From 9:07 until 11:52 a.m. on July 29, 1983, Dr. Timothy Beasley was not in attendance, nor apparently made any effort to communicate about the well-being of Denise Gambill. Based on the need for adequate progress in labor, particularly a stimulated labor, the standard care expected of a physician in assessing the progress of the patient in labor would necessitate his reviewing the patient’s clinical condition on at least a two-hour basis. In this case, because of the previous suspicious patterns present on the monitor tracing, it was a deviation from the standard of care expected of physicians such as Dr. Timothy Beasley for him not to have checked on the patient, Denise Gambill, deceased, from 9:07 a.m. until 11:52 a.m. on July 29, 1983. (emphasis supplied.)

Although not determinative of this appeal, it should be noted that the verbiage of the foregoing affidavit does not state the “standard of acceptable professional practice” as required by T.C.A. § 29-26-115, but uses the expressions, “standard of care required” and “standard of care expected”. Counsel would be well advised to use the statutory words in questioning a medical witness, and to insist that the witness respond in like manner.

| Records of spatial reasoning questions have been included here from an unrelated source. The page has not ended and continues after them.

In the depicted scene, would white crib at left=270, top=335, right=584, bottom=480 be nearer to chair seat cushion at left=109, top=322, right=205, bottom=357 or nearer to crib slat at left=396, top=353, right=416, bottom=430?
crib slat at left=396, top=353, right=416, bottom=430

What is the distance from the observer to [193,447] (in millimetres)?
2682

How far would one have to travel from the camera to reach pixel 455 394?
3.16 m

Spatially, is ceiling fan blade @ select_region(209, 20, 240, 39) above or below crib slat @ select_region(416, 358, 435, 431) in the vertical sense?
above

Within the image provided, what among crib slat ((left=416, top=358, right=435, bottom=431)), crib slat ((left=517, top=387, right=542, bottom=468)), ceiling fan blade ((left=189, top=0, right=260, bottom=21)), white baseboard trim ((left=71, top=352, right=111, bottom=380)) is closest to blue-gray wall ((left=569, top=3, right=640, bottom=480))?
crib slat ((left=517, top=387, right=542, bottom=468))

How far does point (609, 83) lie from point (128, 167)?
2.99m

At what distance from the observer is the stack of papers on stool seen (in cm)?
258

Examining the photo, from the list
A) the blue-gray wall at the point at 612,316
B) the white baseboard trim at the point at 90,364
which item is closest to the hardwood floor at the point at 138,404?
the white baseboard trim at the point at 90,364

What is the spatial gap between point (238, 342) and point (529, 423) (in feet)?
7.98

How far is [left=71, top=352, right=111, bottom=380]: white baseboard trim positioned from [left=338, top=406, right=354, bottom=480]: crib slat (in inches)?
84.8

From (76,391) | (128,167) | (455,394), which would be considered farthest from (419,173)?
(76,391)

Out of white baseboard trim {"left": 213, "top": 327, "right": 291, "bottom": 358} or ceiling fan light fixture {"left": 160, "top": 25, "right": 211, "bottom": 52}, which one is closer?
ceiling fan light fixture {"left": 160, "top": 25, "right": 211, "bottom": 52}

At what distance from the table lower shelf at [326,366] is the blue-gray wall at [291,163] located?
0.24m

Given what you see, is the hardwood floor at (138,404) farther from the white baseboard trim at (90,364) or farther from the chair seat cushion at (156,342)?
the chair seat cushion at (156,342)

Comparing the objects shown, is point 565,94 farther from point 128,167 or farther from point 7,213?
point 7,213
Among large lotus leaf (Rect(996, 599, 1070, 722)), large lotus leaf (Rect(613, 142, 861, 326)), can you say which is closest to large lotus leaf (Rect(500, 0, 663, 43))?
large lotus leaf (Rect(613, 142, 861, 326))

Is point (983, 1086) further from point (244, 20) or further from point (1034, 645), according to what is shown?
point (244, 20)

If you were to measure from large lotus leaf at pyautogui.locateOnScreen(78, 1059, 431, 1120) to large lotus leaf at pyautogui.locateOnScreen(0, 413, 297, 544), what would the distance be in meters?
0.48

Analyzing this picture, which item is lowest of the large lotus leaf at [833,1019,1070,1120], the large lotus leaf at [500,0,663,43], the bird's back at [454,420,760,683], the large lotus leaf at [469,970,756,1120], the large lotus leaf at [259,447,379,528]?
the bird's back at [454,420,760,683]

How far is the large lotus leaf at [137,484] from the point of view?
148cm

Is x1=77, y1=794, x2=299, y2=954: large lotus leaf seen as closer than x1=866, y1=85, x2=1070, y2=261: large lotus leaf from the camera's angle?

The motion for summary judgment was heard by the Trial Judge on March 30, 1987. Therefore, the deposition filed on December 18, 1986, and the affidavit filed on February 3, 1987, are properly before this Court as part of the technical record. See Rule 4(a) Rules of this Court.

On May 5, 1987, there was filed with the Trial Clerk a letter from Dr. Lavery addressed to counsel for plaintiff and concluding:

Subscribed to before me this 29th day of April, 1987. s/Lillian A. Jones Notary Public State of Kentucky, Jefferson County My commission expires March 1, 1991.

It is noted that there is no certificate that Dr. Beasley swore to the truth of the contents of the letter. It is therefore not an affidavit. The letter is bound in the Technical record; but, having been filed after the date of the hearing, it cannot be a proper part of the record on appeal without compliance with Rule 4(b) of the Rules of this Court. The memorandum of the Trial Judge refers to a letter of Dr. Lavery dated April 29, 1987, but the letter is not authenticated and certified by the Trial Judge as required by Rule 4(b). The lack of authentication and certification is not determinative of this appeal for, as stated in the memorandum of the Trial Judge, the letter:

... seeks to clarify the conflict (between the affidavit and deposition) ... he sees no conflict in his comments in his deposition and affidavit.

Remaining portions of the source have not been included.